▶ _Exercise objective_
Transcribe the rows below from the line containing "When you look" through the final line, with both ends included.

* * * * * * * * *

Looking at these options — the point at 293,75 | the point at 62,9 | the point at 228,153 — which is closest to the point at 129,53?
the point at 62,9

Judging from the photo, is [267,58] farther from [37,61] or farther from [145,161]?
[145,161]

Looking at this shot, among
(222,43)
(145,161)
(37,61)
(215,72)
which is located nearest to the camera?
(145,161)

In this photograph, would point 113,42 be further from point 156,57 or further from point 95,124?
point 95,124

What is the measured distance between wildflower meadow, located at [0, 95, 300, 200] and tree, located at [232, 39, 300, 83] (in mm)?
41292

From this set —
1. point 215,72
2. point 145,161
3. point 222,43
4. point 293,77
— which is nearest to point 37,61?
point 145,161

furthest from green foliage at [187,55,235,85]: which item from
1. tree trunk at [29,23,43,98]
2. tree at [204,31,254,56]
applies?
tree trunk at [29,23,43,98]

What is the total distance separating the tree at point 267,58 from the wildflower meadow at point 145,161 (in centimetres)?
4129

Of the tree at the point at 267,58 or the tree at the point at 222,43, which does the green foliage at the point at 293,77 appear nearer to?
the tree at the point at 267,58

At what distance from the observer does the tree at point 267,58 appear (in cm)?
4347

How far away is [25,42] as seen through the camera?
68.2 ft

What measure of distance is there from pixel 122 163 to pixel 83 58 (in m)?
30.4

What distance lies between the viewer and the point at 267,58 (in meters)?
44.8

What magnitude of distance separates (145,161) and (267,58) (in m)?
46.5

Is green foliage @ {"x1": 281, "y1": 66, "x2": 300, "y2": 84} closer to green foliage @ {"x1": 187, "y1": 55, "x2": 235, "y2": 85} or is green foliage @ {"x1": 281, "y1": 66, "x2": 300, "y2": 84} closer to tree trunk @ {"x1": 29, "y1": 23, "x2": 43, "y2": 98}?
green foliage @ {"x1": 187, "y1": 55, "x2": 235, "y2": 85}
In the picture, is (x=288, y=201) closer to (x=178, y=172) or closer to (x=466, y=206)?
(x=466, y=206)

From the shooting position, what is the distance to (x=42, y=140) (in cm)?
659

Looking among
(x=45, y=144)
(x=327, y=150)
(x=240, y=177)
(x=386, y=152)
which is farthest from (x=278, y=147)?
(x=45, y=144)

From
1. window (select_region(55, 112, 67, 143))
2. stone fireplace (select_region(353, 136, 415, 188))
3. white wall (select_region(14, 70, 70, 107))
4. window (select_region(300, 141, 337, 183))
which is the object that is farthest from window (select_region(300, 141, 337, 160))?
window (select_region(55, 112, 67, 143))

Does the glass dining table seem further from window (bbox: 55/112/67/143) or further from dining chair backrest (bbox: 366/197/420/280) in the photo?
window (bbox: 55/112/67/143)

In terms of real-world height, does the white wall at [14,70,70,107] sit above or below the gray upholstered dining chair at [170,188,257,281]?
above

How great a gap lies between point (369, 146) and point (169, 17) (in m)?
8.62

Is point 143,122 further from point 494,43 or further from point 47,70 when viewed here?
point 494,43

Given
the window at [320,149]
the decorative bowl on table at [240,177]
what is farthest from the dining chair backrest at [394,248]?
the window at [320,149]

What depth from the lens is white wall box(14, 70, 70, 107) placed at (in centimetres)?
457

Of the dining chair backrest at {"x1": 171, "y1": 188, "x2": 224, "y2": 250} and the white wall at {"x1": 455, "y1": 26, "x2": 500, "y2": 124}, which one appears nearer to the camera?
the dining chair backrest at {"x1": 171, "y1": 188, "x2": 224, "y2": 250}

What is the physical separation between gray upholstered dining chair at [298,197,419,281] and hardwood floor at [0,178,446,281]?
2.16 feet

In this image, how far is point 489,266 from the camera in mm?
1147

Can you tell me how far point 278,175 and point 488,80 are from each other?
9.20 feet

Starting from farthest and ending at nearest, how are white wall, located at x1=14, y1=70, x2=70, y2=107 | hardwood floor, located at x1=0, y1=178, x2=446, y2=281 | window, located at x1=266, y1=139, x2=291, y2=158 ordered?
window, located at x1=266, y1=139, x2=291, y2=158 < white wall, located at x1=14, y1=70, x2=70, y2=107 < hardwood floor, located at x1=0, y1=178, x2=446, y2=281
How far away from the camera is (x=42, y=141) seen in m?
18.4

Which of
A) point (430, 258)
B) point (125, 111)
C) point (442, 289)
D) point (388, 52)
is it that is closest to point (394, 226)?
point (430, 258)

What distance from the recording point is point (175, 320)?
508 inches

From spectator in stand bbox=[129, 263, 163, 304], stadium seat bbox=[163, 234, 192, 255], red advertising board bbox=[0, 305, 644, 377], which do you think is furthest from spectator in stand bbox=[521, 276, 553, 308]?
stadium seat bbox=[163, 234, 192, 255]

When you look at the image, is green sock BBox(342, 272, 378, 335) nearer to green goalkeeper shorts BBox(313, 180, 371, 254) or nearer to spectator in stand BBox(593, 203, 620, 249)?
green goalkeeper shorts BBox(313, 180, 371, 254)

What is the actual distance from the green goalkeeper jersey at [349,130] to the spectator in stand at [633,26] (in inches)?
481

* * * * * * * * *

▶ _Reply_
When you look at the image, is green sock BBox(342, 272, 378, 335) nearer to green goalkeeper shorts BBox(313, 180, 371, 254) or nearer to spectator in stand BBox(593, 203, 620, 249)?
green goalkeeper shorts BBox(313, 180, 371, 254)

What is the actual distance from the green goalkeeper jersey at [349,130] to the spectator in stand at [633,26] (in inches)?
481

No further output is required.